By Ian Youngs
BBC News entertainment reporter
The lead singer of Mercury Music Prize winners Antony and the Johnsons has dismissed claims he is an American artist taking a British award.
Antony Hegarty was born in the UK and has a British passport
"Everyone's certainly entitled to that opinion, but I actually am British," Antony Hegarty told BBC News.
The 34-year-old singer was born in Chichester, West Sussex, but has lived in the US for more than 20 years.
When the shortlist came out, favourites the Kaiser Chiefs said he was American and "got in on a technicality".
His inclusion raised eyebrows among others who said he should be classed as a US artist and pointed out the winning album, I Am A Bird Now, was made in New York.
The Mercury Prize rewards the best British or Irish album of the last 12 months.
The band have become critical darlings around the world
But Hegarty has a British passport and says he was heavily influenced by English artists like Boy George and Marc Almond - even when he was living in the US.

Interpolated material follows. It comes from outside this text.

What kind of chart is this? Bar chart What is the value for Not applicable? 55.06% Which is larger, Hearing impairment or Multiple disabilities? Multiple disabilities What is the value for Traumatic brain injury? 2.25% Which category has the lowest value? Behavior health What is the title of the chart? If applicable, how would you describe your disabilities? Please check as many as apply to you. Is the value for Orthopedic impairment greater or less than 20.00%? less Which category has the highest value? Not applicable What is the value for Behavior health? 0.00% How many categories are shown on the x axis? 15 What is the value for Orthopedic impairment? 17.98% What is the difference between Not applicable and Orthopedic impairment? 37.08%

"My thing is really mixed up because I've been moving around my whole life, so I take a lot of inspiration from really soulful singers, and there are a lot of those in Great Britain," he said.
The singer's heartfelt, haunting songs have forced critics to take notice but defied categorisation.
He has been compared to artists from Nina Simone to Inuit throat singers while Boy George, Lou Reed and Rufus Wainwright put in guest performances on the album.
Hegarty follows in the torch song tradition - singing sentimental songs, often about unrequited love.
An androgynous giant with gothic black hair, college dress sense and mid-Atlantic accent, Hegarty's emotional music is mirrored in his demeanour.
Both laughter and torment are never far from the surface and, facing the media on Tuesday, he seemed awkward in the spotlight but at the same time open and amiable.
It really means a lot, because it's really an aesthetic award
"I just feel so honoured, I feel really delighted," he said after picking up the trophy and £20,000 cheque.
"I could never have imagined I would be singled out - and that makes me a little uncomfortable to be honest. But really it's been such a fantastic night."
He was happy to talk about his friendship with Lou Reed, his admiration for Boy George or doing cartwheels to Kate Bush at the age of seven.
"That was the beginning of an illustrious and exciting relationship with English music," he said.
But his brow furrowed when the question of nationality was raised.
The winning album was released in the UK in February
Asked how he felt to win the Mercury as an American artist, he responded: "It's interesting you would call me an American artist... as I said, I just feel really pleased to be a part of it."
When he has been previously asked whether he felt American, he has said: "I do in the fact that I'm an immigrant."
He added he would not live in the US if New York did not exist because "it's an immigrant city and I love it so much".
Hegarty has been a fixture on the New York arts scene for more than a decade and said he has never aimed for any awards.
"It hasn't really been a matter of me setting my eyes on a prize," he said.
"I've just been involved with things at every step of my life.
"I'm not 22, I'm 34, and I've had a long adult life in the arts and this is just an amazing new phase that I hadn't really anticipated."
'Vote of confidence'
The Mercury was a "wonderful arts award", he added.
"It really means a lot, because it's really an aesthetic award more than the success of the economy of your work.
"So it really was a vote of confidence and it meant so much to me, especially with that group of artists that are gathered here tonight."
He was up against "so many wonderful people, such a diverse array of creative ideas and work", he said.
As for the £20,000, he joked it may go towards clothes. "I know I look a bit rough," he said.
But he had already lost the cheque. "I don't know where it went, someone took it. I think it was the Kaiser Chiefs," he said with a smile.